◆ **TEXT UNDER STUDY**
Monday, January 4, 2016

Origins


Consider your origins:
you were not made to live as brutes, 
but to follow virtue and knowledge. 

- Dante Alighieri 




Don't worry, I'm not going to begin with a metaphor about page one, or turning the page, or your life being a book & this brand new year being a chapter. I love figurative language more than most people, but I think we've all seen that Facebook post one too many times.

With that said, how about the SEC showing up to play ball in the postseason!?!

I mean, Happy New Year!

It's a good thing I take too many pictures on my phone, otherwise it'd be impossible for me to recall what I did just a few short days ago. Here are the highlights of last week.

We all had dinner at Scott's last Tuesday evening, after which the children & I rushed home, our bellies full of shrimp & turnip greens & ice cream, to cheer the Tigers on to victory.




I do recall Wednesday of last week because there was significant structure to that day. I showered & dressed & hauled Henry to my mom so he could play with cousin Maisie while Reagan & I had our teeth cleaned.

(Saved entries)
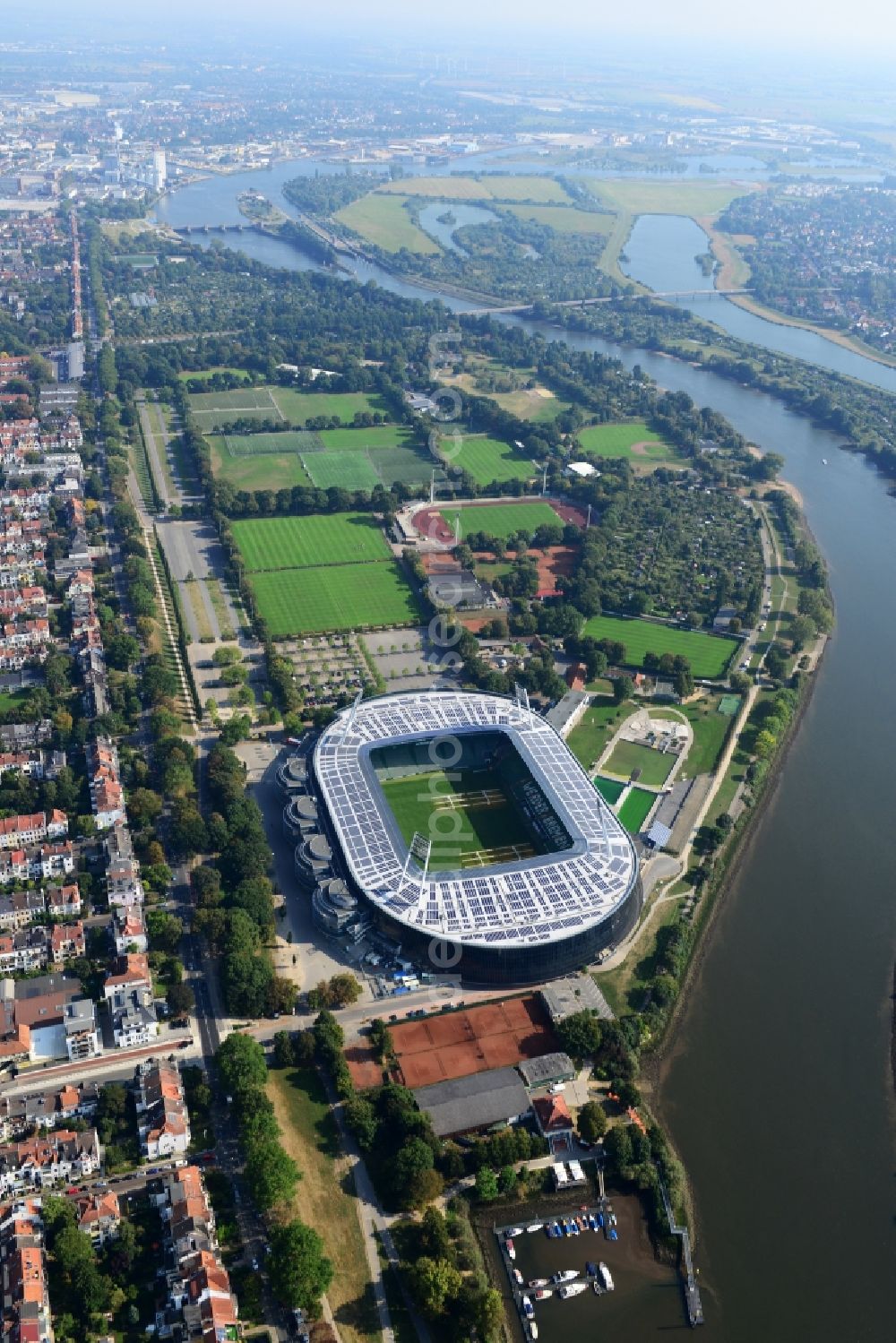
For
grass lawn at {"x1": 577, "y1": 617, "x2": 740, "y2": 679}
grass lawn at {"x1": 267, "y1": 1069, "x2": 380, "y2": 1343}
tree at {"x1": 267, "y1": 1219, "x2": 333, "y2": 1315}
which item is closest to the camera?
tree at {"x1": 267, "y1": 1219, "x2": 333, "y2": 1315}

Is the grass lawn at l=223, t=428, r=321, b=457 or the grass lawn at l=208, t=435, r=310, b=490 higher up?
the grass lawn at l=223, t=428, r=321, b=457

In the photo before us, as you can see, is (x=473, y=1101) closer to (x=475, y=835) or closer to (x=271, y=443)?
(x=475, y=835)

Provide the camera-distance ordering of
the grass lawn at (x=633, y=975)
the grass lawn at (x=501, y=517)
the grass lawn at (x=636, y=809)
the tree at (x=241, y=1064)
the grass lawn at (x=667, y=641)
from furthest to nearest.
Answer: the grass lawn at (x=501, y=517) < the grass lawn at (x=667, y=641) < the grass lawn at (x=636, y=809) < the grass lawn at (x=633, y=975) < the tree at (x=241, y=1064)

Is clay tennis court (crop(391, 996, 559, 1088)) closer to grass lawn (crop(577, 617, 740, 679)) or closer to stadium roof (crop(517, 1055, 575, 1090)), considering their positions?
stadium roof (crop(517, 1055, 575, 1090))

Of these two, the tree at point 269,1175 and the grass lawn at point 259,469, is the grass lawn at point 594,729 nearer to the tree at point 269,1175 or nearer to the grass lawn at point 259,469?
the tree at point 269,1175

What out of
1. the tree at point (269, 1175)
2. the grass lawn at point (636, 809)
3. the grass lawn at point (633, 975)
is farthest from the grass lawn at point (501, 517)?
the tree at point (269, 1175)

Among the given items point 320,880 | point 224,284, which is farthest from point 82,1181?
point 224,284

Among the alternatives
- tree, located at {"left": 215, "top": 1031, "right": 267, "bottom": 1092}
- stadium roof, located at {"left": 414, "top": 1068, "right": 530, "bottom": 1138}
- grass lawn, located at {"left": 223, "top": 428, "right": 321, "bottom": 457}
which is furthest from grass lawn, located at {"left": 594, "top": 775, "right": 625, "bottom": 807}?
grass lawn, located at {"left": 223, "top": 428, "right": 321, "bottom": 457}
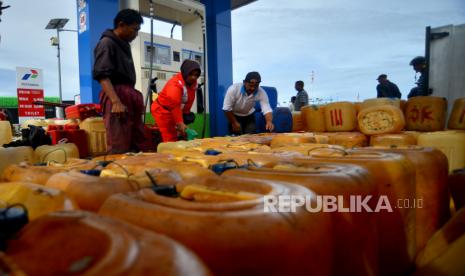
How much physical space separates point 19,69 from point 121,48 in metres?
5.66

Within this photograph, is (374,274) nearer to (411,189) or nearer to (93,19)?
(411,189)

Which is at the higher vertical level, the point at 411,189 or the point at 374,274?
the point at 411,189

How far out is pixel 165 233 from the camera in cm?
55

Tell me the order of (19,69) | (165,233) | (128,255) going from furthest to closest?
(19,69) → (165,233) → (128,255)

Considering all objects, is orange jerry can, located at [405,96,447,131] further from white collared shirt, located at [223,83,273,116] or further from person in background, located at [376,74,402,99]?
person in background, located at [376,74,402,99]

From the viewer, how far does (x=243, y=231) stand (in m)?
0.53

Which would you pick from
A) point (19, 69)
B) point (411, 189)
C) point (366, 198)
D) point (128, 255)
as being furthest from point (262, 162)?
point (19, 69)

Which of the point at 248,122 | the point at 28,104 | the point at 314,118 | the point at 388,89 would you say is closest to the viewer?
the point at 314,118

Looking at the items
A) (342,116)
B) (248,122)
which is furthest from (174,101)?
(342,116)

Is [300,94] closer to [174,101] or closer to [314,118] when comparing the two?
[314,118]

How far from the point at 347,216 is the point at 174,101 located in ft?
8.56

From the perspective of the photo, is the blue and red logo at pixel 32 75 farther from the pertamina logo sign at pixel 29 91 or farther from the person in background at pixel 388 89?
the person in background at pixel 388 89

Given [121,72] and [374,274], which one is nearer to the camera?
[374,274]

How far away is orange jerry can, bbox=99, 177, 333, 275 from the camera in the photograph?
0.53 meters
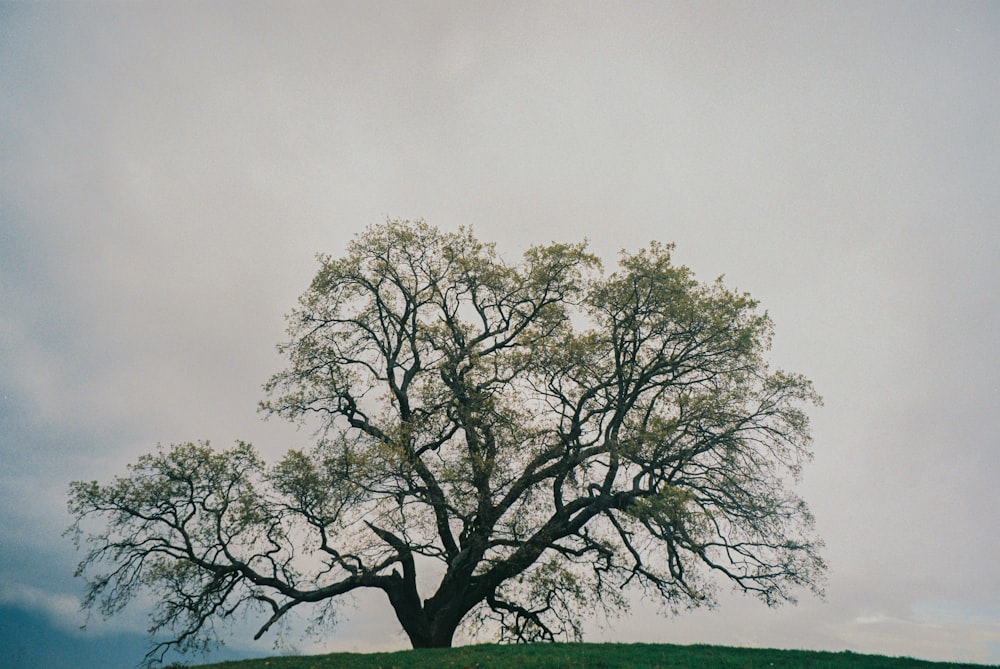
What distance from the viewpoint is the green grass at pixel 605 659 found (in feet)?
54.8

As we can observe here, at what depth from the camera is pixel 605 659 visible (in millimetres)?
17031

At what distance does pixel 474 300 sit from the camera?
28922mm

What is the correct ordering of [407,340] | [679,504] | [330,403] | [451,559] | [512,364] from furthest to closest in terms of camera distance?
[407,340] < [330,403] < [512,364] < [451,559] < [679,504]

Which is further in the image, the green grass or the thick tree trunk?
the thick tree trunk

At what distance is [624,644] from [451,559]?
23.1 ft

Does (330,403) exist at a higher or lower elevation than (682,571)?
higher

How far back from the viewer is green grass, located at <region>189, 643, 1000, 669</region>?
16.7 m

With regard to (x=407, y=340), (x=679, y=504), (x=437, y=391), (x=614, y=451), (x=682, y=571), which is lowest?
(x=682, y=571)

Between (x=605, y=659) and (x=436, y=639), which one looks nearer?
(x=605, y=659)

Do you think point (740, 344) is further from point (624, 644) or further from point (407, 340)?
point (407, 340)

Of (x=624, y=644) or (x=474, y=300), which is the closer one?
(x=624, y=644)

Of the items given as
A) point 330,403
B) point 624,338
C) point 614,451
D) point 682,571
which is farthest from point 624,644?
point 330,403

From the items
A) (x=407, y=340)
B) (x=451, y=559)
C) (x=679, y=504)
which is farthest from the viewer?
(x=407, y=340)

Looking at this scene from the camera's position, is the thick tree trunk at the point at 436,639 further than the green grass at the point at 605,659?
Answer: Yes
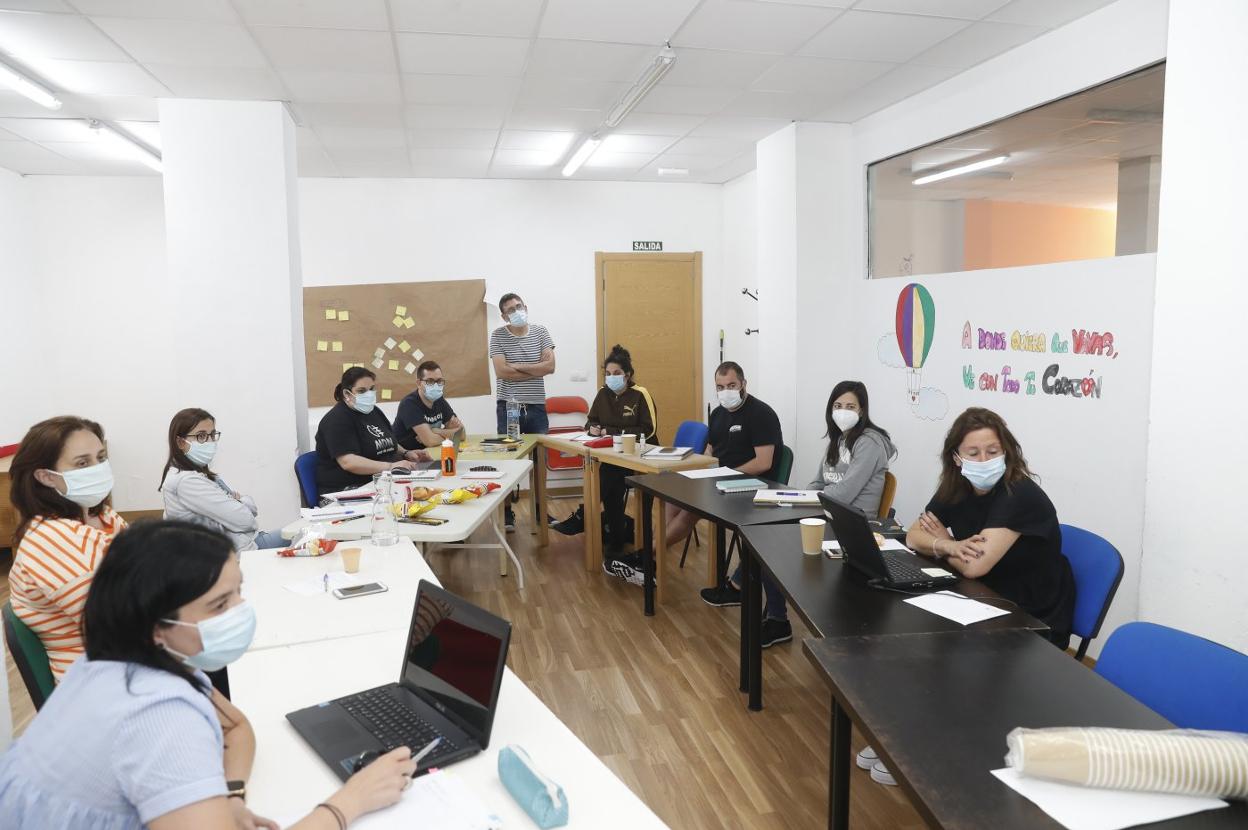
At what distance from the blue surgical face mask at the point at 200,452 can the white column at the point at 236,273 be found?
1713mm

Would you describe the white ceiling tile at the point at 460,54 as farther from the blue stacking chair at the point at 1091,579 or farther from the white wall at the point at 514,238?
the blue stacking chair at the point at 1091,579

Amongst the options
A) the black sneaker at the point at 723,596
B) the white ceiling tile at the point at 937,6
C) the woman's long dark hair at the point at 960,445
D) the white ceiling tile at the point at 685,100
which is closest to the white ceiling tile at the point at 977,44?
the white ceiling tile at the point at 937,6

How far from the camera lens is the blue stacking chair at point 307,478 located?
4539mm

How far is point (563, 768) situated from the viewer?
4.85ft

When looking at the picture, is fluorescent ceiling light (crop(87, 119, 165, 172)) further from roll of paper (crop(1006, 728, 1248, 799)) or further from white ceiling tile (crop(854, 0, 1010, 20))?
roll of paper (crop(1006, 728, 1248, 799))

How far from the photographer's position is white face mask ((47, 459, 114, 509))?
229 centimetres

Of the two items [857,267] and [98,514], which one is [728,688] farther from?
[857,267]

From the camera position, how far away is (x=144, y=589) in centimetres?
122

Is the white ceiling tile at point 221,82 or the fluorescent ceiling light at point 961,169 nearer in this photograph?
the white ceiling tile at point 221,82

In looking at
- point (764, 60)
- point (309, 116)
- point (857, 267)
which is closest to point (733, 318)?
point (857, 267)

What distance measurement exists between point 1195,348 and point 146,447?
7626 mm

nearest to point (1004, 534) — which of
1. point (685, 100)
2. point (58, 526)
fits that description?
point (58, 526)

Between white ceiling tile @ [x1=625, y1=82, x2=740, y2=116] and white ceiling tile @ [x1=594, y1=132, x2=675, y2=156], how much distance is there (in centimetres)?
69

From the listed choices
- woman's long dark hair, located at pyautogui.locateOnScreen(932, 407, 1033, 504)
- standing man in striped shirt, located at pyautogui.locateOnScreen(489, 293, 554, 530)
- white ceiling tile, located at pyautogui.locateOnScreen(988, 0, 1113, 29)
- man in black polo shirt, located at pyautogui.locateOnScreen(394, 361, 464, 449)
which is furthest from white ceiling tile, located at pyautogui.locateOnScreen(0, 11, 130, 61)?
white ceiling tile, located at pyautogui.locateOnScreen(988, 0, 1113, 29)
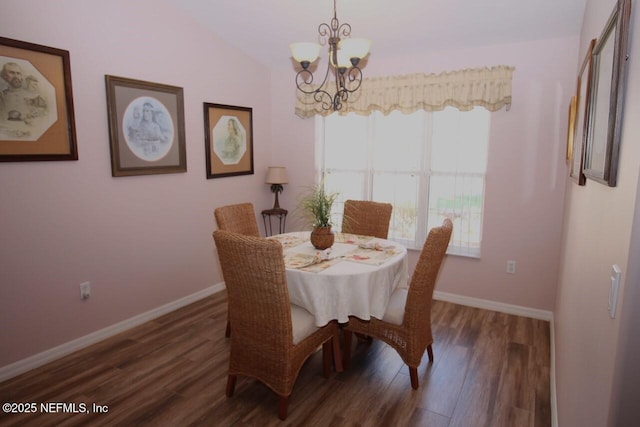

◆ **REQUIREMENT**
Answer these questions from the text headed "Origins":
(a) Who is credited with the quotation near the top?
(b) What food did the writer and the children eat at Scott's on Tuesday evening?
(c) Whom did Henry play with while the writer and Reagan had their teeth cleaned?

◆ **RESPONSE BOX**
(a) Dante Alighieri
(b) Shrimp, turnip greens and ice cream
(c) His cousin Maisie